*** Opening of Records for the exercise ***
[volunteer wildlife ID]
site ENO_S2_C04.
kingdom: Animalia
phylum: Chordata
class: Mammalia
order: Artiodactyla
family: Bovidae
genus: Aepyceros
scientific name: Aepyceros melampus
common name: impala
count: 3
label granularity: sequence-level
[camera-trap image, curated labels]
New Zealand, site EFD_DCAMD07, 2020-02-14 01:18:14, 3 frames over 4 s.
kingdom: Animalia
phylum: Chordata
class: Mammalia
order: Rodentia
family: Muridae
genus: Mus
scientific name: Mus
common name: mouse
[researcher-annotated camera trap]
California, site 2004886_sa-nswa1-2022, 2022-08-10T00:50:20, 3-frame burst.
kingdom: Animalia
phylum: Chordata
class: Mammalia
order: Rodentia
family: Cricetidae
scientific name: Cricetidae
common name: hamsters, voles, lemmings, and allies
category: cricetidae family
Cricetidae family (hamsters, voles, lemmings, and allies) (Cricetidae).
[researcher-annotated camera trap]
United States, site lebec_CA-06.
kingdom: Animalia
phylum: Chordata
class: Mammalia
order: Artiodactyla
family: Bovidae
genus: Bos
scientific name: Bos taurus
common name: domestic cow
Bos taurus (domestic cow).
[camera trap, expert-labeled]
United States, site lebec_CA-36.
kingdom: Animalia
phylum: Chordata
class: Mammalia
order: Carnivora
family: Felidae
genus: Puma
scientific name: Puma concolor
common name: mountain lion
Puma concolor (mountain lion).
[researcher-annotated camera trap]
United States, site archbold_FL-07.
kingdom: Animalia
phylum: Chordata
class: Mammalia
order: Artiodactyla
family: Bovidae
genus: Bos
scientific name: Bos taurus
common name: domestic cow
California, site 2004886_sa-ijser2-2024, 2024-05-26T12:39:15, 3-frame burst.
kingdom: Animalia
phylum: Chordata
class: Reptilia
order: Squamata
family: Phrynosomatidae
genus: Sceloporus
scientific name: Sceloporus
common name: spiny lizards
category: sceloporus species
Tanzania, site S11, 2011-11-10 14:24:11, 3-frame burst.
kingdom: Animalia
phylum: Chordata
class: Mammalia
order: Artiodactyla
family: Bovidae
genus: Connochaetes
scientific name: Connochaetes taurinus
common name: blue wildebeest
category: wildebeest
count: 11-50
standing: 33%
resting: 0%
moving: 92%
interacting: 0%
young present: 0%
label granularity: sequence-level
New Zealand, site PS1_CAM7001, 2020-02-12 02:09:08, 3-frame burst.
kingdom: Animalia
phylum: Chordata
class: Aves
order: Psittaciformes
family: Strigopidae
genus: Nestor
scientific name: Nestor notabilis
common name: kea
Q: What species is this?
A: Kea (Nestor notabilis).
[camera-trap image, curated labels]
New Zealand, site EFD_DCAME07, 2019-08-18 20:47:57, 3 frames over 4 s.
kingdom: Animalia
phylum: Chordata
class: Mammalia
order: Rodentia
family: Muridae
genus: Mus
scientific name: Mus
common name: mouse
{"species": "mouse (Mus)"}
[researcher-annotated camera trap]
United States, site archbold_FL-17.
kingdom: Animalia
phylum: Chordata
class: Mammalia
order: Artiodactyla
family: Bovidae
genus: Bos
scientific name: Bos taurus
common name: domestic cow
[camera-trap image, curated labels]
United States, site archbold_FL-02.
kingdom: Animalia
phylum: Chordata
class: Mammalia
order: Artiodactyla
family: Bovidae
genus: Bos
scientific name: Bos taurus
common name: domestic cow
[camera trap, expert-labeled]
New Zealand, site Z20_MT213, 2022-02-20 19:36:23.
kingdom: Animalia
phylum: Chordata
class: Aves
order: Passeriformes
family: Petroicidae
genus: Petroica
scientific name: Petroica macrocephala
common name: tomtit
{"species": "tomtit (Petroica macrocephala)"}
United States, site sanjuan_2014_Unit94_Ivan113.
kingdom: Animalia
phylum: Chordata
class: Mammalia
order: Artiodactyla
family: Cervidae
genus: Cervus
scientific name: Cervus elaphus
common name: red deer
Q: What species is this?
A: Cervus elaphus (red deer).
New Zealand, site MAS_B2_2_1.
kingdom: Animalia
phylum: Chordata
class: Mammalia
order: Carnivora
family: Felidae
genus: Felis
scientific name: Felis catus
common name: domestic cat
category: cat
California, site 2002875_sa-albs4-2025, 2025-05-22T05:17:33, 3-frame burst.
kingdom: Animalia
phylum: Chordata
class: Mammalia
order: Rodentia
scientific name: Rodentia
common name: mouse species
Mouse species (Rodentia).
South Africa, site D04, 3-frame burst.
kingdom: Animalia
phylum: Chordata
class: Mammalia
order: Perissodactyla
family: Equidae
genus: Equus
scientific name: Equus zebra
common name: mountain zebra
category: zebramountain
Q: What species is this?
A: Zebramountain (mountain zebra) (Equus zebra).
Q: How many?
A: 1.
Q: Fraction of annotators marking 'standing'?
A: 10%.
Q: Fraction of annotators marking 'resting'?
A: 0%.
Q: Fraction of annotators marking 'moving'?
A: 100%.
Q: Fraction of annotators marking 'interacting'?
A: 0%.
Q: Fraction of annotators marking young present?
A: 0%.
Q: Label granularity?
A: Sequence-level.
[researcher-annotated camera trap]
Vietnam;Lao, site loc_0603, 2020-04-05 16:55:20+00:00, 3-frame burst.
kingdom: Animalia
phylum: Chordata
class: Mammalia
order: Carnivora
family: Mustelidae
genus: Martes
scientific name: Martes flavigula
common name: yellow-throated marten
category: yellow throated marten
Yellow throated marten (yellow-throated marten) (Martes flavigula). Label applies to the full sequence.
*** Close of Records for the exercise ***
From the entries above, restate word for word the lines from the line containing "scientific name: Petroica macrocephala" to the line containing "genus: Equus", both ends included, and nothing more.

scientific name: Petroica macrocephala
common name: tomtit
{"species": "tomtit (Petroica macrocephala)"}
United States, site sanjuan_2014_Unit94_Ivan113.
kingdom: Animalia
phylum: Chordata
class: Mammalia
order: Artiodactyla
family: Cervidae
genus: Cervus
scientific name: Cervus elaphus
common name: red deer
Q: What species is this?
A: Cervus elaphus (red deer).
New Zealand, site MAS_B2_2_1.
kingdom: Animalia
phylum: Chordata
class: Mammalia
order: Carnivora
family: Felidae
genus: Felis
scientific name: Felis catus
common name: domestic cat
category: cat
California, site 2002875_sa-albs4-2025, 2025-05-22T05:17:33, 3-frame burst.
kingdom: Animalia
phylum: Chordata
class: Mammalia
order: Rodentia
scientific name: Rodentia
common name: mouse species
Mouse species (Rodentia).
South Africa, site D04, 3-frame burst.
kingdom: Animalia
phylum: Chordata
class: Mammalia
order: Perissodactyla
family: Equidae
genus: Equus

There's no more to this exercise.